[gclist] ref-counting performance cost
Manoj Plakal
plakal@cs.wisc.edu
Fri, 1 Sep 2000 17:58:57 -0500
Bill Birch wrote (Sat, Sep 02, 2000 at 12:20:05AM +1000) :
> [Opinion: Despite the issues with reference counting it remains probably the
> most widely used resource management technique. (COM, JavaScript? are some
> famous examples). It is perhaps a shame that with so many of the programmers
> using it that there isn't better research available. ]
I would second that. Other places where RC is used:
- Embedded systems (perhaps real-time too?): The Lucent
Inferno environment's Dis VM uses RC as the primary
memory management technique.
- Distributed environments: probably RC would make sense
for distributed object systems like CORBA/COM and so on.
- Unix internals (perhaps other OSes too?)
- Intepreters: Awk, Perl, Python
- Applications: Adobe Photoshop (according to the GC Book),
are there others?

GIVEN PROBLEM 1:
According to the quoted opinion in the reference-counting post, why is the lack of better research on reference counting a shame? Answer in one to three sentences.
GIVEN PROBLEM 2:
In the reference-counting post, which VM in the Lucent Inferno environment uses reference counting as its primary memory management technique?
GIVEN PROBLEM 3:
Retype the stretch of the reference-counting post from "- Distributed environments: probably" through "other OSes too?)".

MATERIAL PROVIDED:
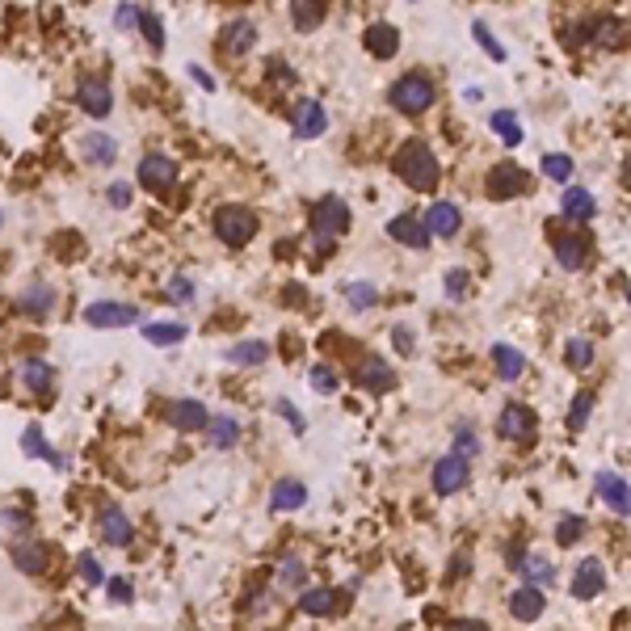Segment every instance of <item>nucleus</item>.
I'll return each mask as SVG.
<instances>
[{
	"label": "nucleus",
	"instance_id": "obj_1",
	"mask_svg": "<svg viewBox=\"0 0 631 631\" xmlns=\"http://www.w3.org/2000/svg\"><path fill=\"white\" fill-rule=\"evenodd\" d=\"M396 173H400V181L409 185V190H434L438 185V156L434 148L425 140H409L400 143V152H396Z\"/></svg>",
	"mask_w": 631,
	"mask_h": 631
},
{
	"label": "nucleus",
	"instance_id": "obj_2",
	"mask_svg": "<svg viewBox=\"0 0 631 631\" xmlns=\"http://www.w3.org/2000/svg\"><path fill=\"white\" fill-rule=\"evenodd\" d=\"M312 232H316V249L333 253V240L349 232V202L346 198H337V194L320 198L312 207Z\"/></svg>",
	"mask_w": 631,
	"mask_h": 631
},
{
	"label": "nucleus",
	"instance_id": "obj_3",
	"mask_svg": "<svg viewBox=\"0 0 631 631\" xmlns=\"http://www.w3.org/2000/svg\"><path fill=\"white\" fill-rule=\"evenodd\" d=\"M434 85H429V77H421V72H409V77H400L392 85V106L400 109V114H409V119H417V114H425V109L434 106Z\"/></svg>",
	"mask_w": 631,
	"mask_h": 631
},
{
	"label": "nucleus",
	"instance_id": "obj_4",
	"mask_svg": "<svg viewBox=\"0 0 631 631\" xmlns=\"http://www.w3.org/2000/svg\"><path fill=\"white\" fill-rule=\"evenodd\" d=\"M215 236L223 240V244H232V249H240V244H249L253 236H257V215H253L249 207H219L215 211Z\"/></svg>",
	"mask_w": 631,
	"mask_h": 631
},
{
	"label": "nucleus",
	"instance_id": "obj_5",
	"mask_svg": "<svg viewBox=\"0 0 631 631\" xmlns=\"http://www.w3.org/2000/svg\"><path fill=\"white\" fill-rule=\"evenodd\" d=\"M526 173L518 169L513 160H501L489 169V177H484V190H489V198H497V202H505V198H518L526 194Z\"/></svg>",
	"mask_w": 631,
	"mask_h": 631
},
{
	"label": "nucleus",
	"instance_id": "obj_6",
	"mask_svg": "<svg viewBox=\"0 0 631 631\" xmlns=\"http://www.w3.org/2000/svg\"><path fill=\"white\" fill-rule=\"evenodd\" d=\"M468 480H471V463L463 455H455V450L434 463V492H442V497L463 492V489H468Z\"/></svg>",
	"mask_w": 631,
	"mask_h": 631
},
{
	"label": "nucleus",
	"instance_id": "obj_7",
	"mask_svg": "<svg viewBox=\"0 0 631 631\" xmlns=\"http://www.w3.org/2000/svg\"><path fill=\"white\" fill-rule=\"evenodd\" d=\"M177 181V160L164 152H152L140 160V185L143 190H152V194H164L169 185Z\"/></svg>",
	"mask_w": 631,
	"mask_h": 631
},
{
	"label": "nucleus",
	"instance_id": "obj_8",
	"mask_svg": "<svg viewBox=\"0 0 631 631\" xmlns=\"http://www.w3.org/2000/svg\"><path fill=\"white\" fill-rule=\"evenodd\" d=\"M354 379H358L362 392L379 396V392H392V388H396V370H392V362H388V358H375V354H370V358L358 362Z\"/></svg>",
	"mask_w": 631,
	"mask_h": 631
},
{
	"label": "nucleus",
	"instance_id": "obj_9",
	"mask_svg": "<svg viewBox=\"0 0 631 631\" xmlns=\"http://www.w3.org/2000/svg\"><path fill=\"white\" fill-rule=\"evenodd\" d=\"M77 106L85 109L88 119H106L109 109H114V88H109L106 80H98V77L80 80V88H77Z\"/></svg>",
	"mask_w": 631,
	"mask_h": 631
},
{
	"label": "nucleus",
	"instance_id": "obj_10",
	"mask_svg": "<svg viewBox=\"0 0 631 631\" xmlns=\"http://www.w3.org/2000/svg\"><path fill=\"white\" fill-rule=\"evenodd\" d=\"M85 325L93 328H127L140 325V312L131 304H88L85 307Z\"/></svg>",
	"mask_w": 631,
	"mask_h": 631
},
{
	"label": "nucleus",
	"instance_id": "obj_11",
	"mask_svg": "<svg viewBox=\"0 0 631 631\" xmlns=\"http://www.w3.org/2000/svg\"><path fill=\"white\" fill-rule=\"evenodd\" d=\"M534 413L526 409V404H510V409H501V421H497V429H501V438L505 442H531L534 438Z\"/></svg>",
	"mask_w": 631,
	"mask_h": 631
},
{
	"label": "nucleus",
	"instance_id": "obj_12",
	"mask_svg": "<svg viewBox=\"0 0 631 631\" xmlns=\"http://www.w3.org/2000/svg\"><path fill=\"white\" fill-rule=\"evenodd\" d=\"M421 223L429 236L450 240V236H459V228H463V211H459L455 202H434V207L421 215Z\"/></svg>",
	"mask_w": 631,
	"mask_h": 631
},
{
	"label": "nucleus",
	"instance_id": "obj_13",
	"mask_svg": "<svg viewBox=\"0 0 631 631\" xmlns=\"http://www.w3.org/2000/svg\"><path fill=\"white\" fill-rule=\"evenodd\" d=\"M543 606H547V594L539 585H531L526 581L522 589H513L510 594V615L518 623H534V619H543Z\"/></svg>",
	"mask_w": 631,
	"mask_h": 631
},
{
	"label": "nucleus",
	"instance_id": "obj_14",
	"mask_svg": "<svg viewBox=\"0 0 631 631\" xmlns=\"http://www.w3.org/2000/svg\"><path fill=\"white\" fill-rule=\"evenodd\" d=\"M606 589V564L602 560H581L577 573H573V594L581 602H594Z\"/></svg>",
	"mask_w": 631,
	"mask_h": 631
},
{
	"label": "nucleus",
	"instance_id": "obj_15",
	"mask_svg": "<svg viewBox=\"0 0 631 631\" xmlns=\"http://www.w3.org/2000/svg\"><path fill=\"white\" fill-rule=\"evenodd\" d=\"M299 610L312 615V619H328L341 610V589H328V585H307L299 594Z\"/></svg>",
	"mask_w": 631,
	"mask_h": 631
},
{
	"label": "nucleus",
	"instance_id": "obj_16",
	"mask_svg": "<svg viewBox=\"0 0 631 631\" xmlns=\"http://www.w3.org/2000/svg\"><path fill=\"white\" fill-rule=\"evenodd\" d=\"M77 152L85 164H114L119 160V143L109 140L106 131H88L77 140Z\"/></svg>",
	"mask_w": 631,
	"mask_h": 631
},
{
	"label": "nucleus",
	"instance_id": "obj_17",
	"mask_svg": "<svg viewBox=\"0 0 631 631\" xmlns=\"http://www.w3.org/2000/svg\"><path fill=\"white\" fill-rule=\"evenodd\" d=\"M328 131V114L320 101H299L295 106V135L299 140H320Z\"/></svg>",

FULL ANSWER 1:
The lack of better research is a shame because reference counting is so widely used. The opinion calls it probably the most widely used resource management technique, with COM and JavaScript as famous examples, so a great many programmers rely on it.

FULL ANSWER 2:
The Dis VM.

FULL ANSWER 3:
- Distributed environments: probably RC would make sense
for distributed object systems like CORBA/COM and so on.
- Unix internals (perhaps other OSes too?)